Page excerpt >>
:::

Agence France Presse TRIPOLI: Pro-government forces said they captured Daesh’s (ISIS) headquarters in their main Libyan stronghold of Sirte Wednesday, scoring a major victory in a push to oust the militants from the city. Daesh fighters remained in several parts of the city, officials said, but seizing control of their headquarters has been the key goal of the forces loyal to Libya’s Government of National Accord.
The capture followed rapid gains by pro-government forces through the city Wednesday and after the United States last week launched airstrikes on Daesh positions in Sirte at the GNA’s request.
The city’s fall to Daesh in June last year raised deep concerns in the West, with fears the militants were gaining an important foothold just across the Mediterranean from Europe.
“The Ouagadougou center is in our hands,” the operations center for pro-GNA forces said, referring to the Sirte conference center where Daesh had set up base.
Reda Issa, a spokesman for the forces, said Daesh militants remained in three residential areas of the city and in a villa complex near the seafront. “The announcement of the liberation [of Sirte] will only be made once the entire city is liberated,” he told AFP.

:::

Data extract >>
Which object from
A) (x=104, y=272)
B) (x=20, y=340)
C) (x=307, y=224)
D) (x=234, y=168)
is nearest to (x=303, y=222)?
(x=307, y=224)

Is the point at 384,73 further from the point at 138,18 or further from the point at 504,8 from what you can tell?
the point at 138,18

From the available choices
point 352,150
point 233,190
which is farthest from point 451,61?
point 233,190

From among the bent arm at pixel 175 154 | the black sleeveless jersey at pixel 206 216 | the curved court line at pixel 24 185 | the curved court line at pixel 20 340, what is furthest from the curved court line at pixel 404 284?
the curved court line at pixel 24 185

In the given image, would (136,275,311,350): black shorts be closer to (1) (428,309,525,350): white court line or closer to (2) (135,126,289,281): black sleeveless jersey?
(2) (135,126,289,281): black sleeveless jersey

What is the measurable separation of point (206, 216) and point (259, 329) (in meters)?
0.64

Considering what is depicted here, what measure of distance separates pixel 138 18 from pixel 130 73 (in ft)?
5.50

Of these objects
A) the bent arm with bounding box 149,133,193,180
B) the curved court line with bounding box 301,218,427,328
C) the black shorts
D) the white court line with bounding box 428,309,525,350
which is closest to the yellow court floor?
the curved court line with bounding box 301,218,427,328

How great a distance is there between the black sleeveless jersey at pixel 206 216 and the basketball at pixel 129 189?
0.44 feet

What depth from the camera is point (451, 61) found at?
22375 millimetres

:::

Explore the material >>
1/ In the report on the fighting in Sirte, where had Daesh set up its base?
2/ Condense the paragraph of the Sirte report that begins "Reda Issa, a spokesman" into a short bulleted list that keeps its main facts.
3/ Pick up the report on the fighting in Sirte where it stops, and continue it.

Results of the exercise >>
1/ In the Sirte conference center, which the pro-government forces called the Ouagadougou center.

2/
- Reda Issa is a spokesman for the pro-government forces.
- He said Daesh militants were still in three residential areas of Sirte and in a villa complex near the seafront.
- He told AFP that the liberation of Sirte would be announced only once the whole city was liberated.

3/
The capture of the headquarters came after a lightning advance Wednesday that saw pro-GNA forces seize the University of Sirte campus just south of the conference center and Ibn Sina Hospital to the north.
It was not immediately clear how many fighters on either side may have been killed in the clashes, but the operations center said earlier that at least 20 militants had died in fighting for the university campus.
The operations center also said pro-GNA forces had lost contact with one of their military planes, without providing further details.
The Daesh-linked Amaq news agency said the group’s fighters had downed a warplane in Sirte, resulting in the pilot’s death.
Pro-GNA forces entered Sirte – 450 kilometers east of Tripoli – in June, after Daesh seized the city amid the chaos that followed the 2011 ouster of Moammar Gadhafi.
Their advance slowed as the militants hit back with sniper fire, suicide attacks and car bombings but Sunday pro-government forces said the “countdown” had begun for the final assault on Daesh’s holdout positions in the city.Washington launched its airstrikes on Aug. 1, with President Barack Obama saying it was “in America’s national security interest” to help the GNA “finish the job” of ousting Daesh from Sirte.
In a statement Wednesday, the U.S. Africa Command said 29 strikes had been carried out against Daesh positions as part of “Operation Odyssey Lightning” as of Tuesday.
The pro-GNA operations center said further U.S. raids were carried out Wednesday but did not say how many. The raids targeted Daesh positions, destroyed two armored vehicles and stopped an explosives-laden car before it could reach loyalist forces.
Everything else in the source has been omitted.